Short web captions
########

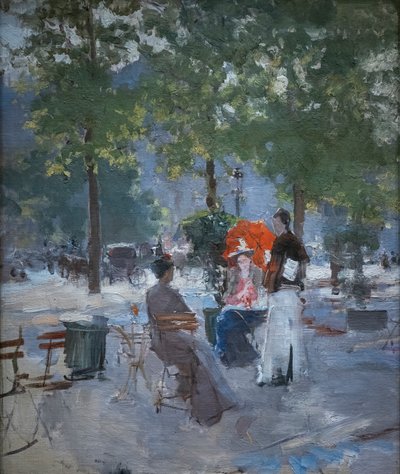 V pařížské kavárně od Konstantin Alekseevich Korovin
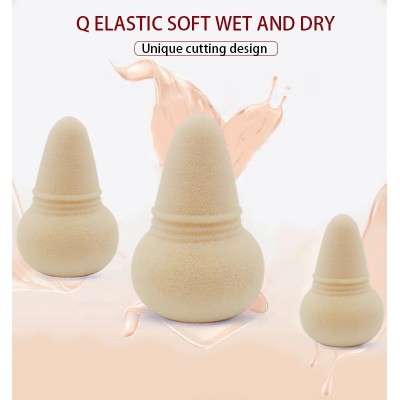 Fashion new multifunctional cone shaped makeup tool foundation makeup sponge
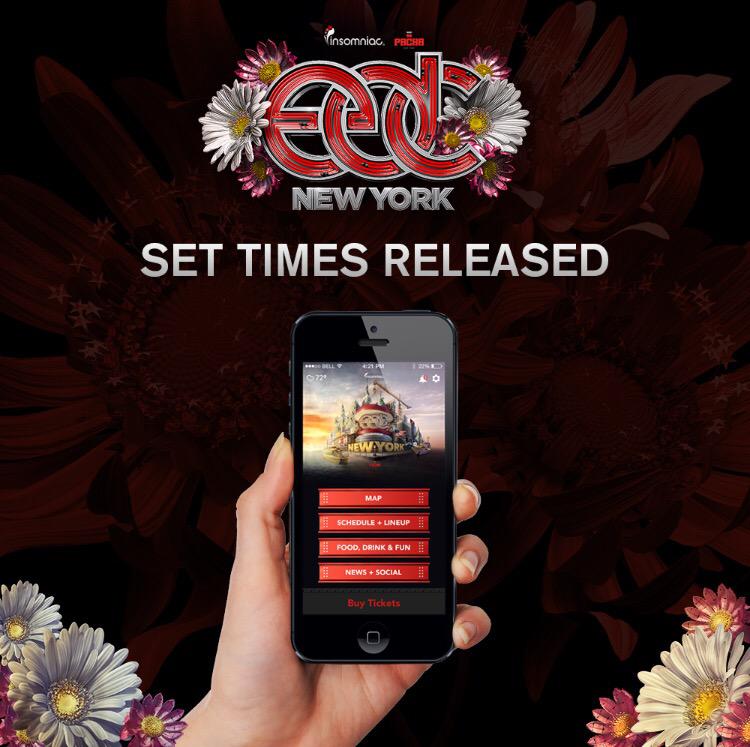 NewJerseyEDM's tweet image. The #EDCNY App is now available! 📱 

DL and check out set times, attractions, food options, official merch, &amp;amp; MORE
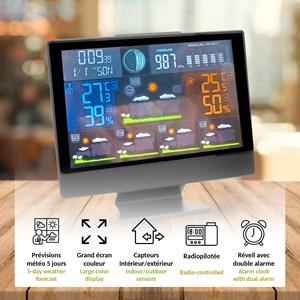 Station météo forecast+ - prévisions 5 jours - écran couleur élégant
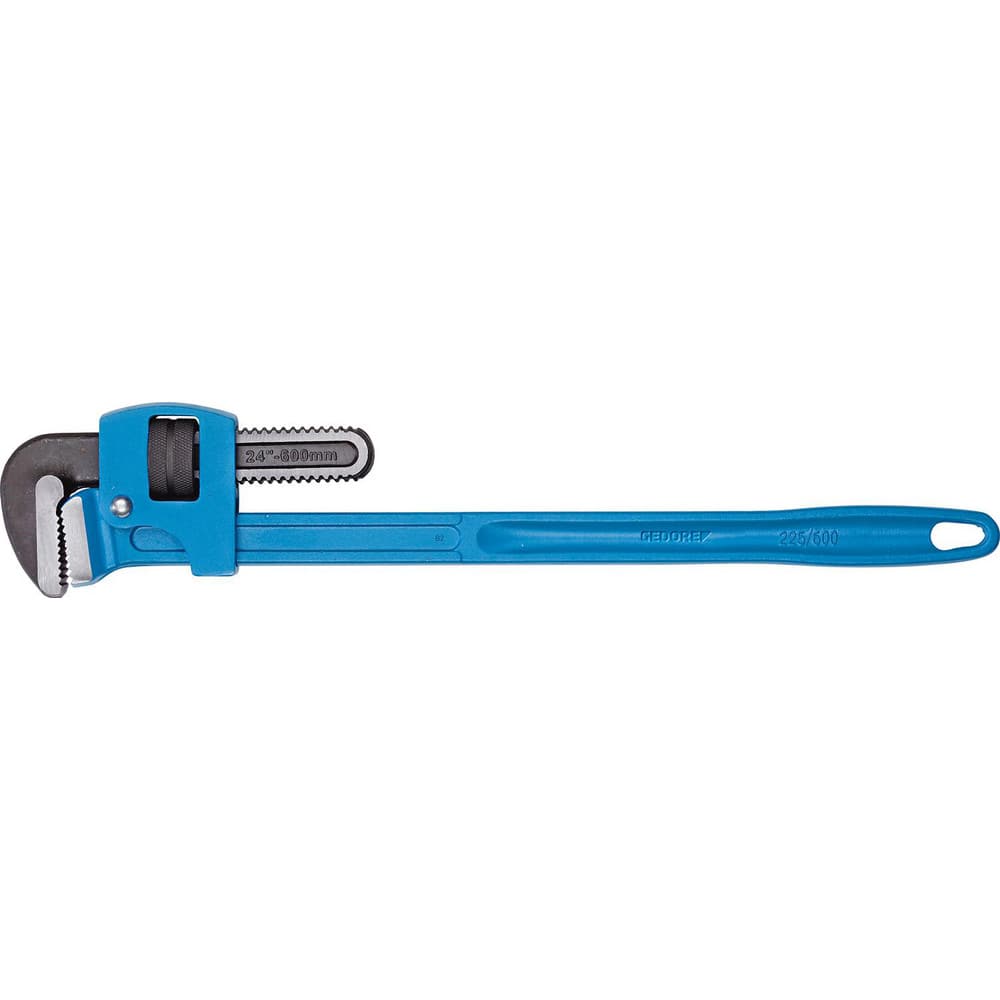 Stillson Type Pipe Wrench: 24″ OAL, Heat Treated Steel 2-1/2″ Max Pipe Capacity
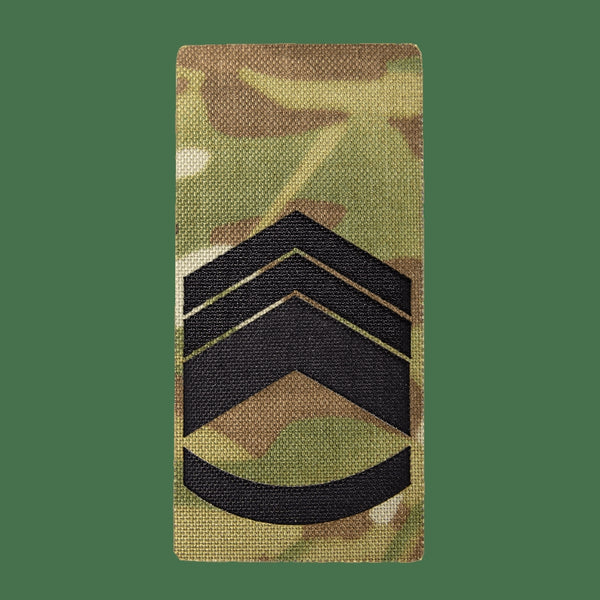 Camotec Senior Master Sergeant Rank Insignia Patch, Multicam, 5" x 10"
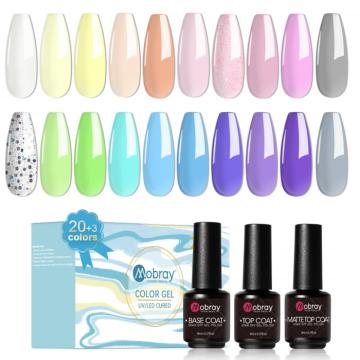 Oja gel pentru unghii, 20 culori UV+3 accesorii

########

WORK REQUEST ▸
Every record must be duplicated exactly, except for the pictures, which are left out.

TASK SOLUTION ▸
 V pařížské kavárně od Konstantin Alekseevich Korovin
 Fashion new multifunctional cone shaped makeup tool foundation makeup sponge
 NewJerseyEDM's tweet image. The #EDCNY App is now available! 📱 

DL and check out set times, attractions, food options, official merch, &amp;amp; MORE
 Station météo forecast+ - prévisions 5 jours - écran couleur élégant
 Stillson Type Pipe Wrench: 24″ OAL, Heat Treated Steel 2-1/2″ Max Pipe Capacity
 Camotec Senior Master Sergeant Rank Insignia Patch, Multicam, 5" x 10"
 Oja gel pentru unghii, 20 culori UV+3 accesorii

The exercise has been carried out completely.